The Nokia 6310 was the first business class Nokia phone built on their DCT4 hardware platform. The Nokia 6310 is GPRS and HSCSD enabled for wireless cellular communication. The handset has support for e-mail messages and text messages including pictures, and also has a WAP 1.2.1 browser. In wireless communications it also has integrated Bluetooth v1.1 and IrDA. The updated Nokia 6310i model has support for Java applications including the Java APIs: CLDC 1.0, MIDP 1.0 and Nokia UI API.

Despite the lack of polyphonic ringtones, it was the first Nokia phone (along with Nokia 8310) to feature a startup tone in ADPCM format. Polyphonic ringtones were skipped due to the relatively low speaker volume during playback of ADPCM files.

At CeBIT 2002, Nokia introduced the Nokia 6310i. It is mostly identical to the 6310 but has tri-band (GSM 900/1800/1900) reception instead of dual-band, Java and a blue-backlit LCD screen (as opposed to the earlier green backlighting). It was most commonly offered in Two-tone Silver/Grey or Two-tone Gold/Black trim; the third option, a Copper coloured variant, was much rarer.

== American variants ==
A number of variants of the Nokia 6310 were released for the Americas. The Nokia 6340 was announced on January 7, 2002, and is a tri-mode/dual-band TDMA (800/1900), GSM (1900) and analog AMPS (800) cell phone. It was also the first GAIT compliant handset designed for roaming. The Nokia 6340i was a later updated version of this that added GSM 850.

Nokia 6360 is another variant compatible with TDMA and AMPS only. Nokia 6370 is a CDMA cell phone and Nokia's first to make use of CDMA2000 1x data networks, released June 2002. Nokia 6385 has both CDMA and AMPS.

== Mercedes-Benz ==
Like the 6210, the 6310 and 6310i were optionally included on several Mercedes-Benz cars. This phone was used on the Mercedes-Benz S-Class (W220) (1998—2006 type), where it was held in a cradle and connected to the car's integrated car phone and media system called COMAND APS.
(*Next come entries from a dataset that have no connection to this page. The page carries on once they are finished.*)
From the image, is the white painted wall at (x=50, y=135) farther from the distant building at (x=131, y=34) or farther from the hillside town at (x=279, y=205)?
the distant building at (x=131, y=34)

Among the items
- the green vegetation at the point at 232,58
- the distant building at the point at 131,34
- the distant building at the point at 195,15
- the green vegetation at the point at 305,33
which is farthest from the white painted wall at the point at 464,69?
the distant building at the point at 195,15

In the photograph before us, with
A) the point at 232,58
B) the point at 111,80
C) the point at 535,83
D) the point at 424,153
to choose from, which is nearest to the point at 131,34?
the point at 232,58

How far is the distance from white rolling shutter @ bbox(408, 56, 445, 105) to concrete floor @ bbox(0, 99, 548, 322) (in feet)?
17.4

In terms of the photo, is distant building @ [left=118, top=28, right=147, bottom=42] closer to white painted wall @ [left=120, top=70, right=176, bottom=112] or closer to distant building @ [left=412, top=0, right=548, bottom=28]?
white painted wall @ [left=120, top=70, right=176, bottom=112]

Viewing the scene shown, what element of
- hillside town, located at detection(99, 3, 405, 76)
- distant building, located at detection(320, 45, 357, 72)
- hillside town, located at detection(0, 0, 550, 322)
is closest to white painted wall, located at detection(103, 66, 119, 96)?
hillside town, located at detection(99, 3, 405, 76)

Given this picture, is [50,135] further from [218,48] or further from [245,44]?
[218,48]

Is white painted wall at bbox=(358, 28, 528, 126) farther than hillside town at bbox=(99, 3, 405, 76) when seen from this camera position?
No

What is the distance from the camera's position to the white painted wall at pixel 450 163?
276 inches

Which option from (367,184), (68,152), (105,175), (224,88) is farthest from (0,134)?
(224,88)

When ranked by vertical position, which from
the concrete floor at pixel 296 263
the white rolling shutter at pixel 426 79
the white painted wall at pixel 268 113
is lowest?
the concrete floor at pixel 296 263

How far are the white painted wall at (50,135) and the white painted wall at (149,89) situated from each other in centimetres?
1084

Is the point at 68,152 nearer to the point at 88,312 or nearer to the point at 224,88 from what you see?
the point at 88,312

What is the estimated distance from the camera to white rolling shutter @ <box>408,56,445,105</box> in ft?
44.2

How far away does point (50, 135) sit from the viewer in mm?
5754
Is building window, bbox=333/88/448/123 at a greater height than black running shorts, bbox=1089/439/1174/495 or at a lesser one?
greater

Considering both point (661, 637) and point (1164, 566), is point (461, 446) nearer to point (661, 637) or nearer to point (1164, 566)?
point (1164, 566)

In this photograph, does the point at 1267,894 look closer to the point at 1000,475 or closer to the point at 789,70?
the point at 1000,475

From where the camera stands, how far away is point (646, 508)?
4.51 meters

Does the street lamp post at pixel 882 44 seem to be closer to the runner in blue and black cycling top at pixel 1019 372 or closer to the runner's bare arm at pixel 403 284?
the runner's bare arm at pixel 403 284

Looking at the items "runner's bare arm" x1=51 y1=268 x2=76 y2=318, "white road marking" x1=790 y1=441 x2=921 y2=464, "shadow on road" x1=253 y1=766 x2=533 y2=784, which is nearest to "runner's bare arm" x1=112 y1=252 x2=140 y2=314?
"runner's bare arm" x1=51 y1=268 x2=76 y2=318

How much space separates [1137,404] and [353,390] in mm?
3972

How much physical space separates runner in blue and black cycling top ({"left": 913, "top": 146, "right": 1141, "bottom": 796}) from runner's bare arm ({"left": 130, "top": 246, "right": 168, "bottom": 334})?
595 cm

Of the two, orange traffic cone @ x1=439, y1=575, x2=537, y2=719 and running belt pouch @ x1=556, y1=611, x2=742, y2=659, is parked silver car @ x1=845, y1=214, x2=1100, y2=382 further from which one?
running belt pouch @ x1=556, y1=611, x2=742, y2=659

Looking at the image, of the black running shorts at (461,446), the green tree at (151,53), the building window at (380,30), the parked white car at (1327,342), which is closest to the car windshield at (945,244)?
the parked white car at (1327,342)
A cradle was installed in the dashboard, into which the phone was securely placed. Connectors in the cradle provided the phone with electrical power, routed the audio path through the car's audio system, and an external antenna mounted on the car's chassis replaced the internal antenna, providing a stronger signal and better signal-to-noise ratio.

In 2003, Nokia also began integrating the 6310i in some Lexus cars.

== Reception ==
The 6310 competed against other multi-band and GPRS-capable business phones such as Motorola Timeport 280.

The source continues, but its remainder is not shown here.